▶ [Required tasks]
**A)** Put this sentence from the thinking chairs text below into Spanish: "I also had a thinking chair in the pre-pandemic era."
**B)** According to the thinking chairs text below, what are the writer's "thinking chairs"?

▶ [Page extract]
== == ==
Every writer has his own “Thinking Chairs.” That’s their own quiet spot when they are free to think not just about their next topic but, well, anything about the sun. And it doesn’t have to be a sofa or couch like the one in “Blue’s Clues.” It could be a stone bench or a tree stump or anywhere he could sit. I’ve got a college classmate who once said her own thinking chair was, er, the toilets.

I also had a thinking chair in the pre-pandemic era. No, wait – that should be “thinking chairs.” They come in all shapes and sizes. Sometimes upholstered, sometimes with a wooden backseat. Sometimes airconditioned, sometimes open-air. And those “thinking chairs” are bound to have graffiti on their backs, not to mention things stuck inside – candy wrappers or even old receipts, for instance.

Yes, you guessed it right – my “thinking chairs” are bus seats.
== == ==
(Stored items)
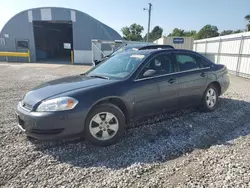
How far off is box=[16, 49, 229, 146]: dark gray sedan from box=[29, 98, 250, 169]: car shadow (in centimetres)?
27

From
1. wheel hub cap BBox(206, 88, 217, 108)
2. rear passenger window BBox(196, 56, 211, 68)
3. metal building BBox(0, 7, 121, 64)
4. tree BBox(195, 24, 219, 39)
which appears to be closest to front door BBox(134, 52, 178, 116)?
rear passenger window BBox(196, 56, 211, 68)

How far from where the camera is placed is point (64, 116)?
115 inches

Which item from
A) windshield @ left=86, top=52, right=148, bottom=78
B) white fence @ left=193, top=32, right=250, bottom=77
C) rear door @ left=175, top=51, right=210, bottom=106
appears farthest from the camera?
white fence @ left=193, top=32, right=250, bottom=77

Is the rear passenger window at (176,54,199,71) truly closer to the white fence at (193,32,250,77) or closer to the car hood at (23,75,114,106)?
the car hood at (23,75,114,106)

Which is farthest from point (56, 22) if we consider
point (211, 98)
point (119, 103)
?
point (119, 103)

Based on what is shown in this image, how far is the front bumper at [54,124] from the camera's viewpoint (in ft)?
9.51

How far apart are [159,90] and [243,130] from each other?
192 centimetres

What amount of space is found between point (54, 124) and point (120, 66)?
5.98ft

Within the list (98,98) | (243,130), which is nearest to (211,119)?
(243,130)

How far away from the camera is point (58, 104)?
9.76ft

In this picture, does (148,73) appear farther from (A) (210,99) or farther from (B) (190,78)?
(A) (210,99)

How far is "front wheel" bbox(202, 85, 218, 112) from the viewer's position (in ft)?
15.7

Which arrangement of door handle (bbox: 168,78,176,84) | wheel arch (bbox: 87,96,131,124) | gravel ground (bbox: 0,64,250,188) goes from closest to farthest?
1. gravel ground (bbox: 0,64,250,188)
2. wheel arch (bbox: 87,96,131,124)
3. door handle (bbox: 168,78,176,84)

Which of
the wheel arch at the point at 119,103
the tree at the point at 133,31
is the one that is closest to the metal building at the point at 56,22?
the wheel arch at the point at 119,103
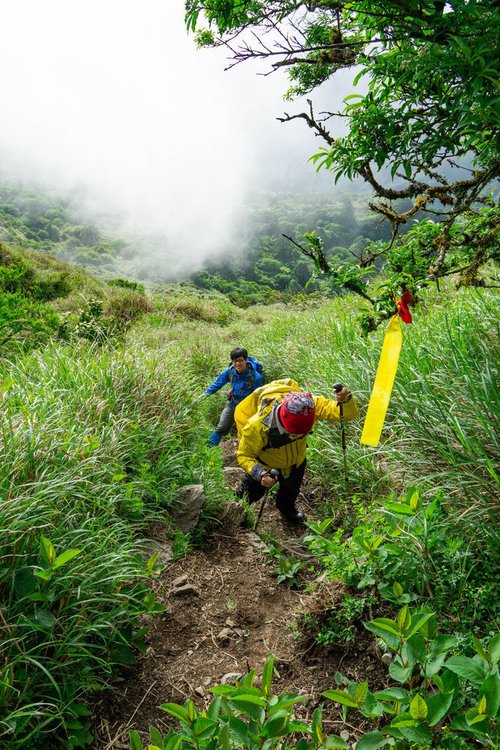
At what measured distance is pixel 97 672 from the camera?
6.31ft

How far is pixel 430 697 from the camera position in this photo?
1266 millimetres

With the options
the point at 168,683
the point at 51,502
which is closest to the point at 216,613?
the point at 168,683

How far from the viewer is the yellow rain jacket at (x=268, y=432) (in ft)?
11.5

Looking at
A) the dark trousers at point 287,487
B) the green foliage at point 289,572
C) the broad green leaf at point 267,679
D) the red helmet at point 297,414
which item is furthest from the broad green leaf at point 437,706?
the dark trousers at point 287,487

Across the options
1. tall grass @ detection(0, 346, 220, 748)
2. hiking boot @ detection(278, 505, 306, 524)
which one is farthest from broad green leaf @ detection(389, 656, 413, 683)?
hiking boot @ detection(278, 505, 306, 524)

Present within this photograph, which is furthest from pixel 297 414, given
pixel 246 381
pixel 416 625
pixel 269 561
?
pixel 246 381

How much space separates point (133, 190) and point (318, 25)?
4339 inches

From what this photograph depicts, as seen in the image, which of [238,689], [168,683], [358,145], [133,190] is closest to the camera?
[238,689]

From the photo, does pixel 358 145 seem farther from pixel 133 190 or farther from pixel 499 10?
pixel 133 190

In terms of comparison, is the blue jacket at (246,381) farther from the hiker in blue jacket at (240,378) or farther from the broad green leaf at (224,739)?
the broad green leaf at (224,739)

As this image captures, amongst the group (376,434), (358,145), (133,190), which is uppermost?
(133,190)

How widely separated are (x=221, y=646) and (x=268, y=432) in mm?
1613

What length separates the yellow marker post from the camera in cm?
203

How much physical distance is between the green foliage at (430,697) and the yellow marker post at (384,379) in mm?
== == ==
▶ [Answers for each item]
**A)** También tenía una silla para pensar en la época anterior a la pandemia.

**B)** Bus seats.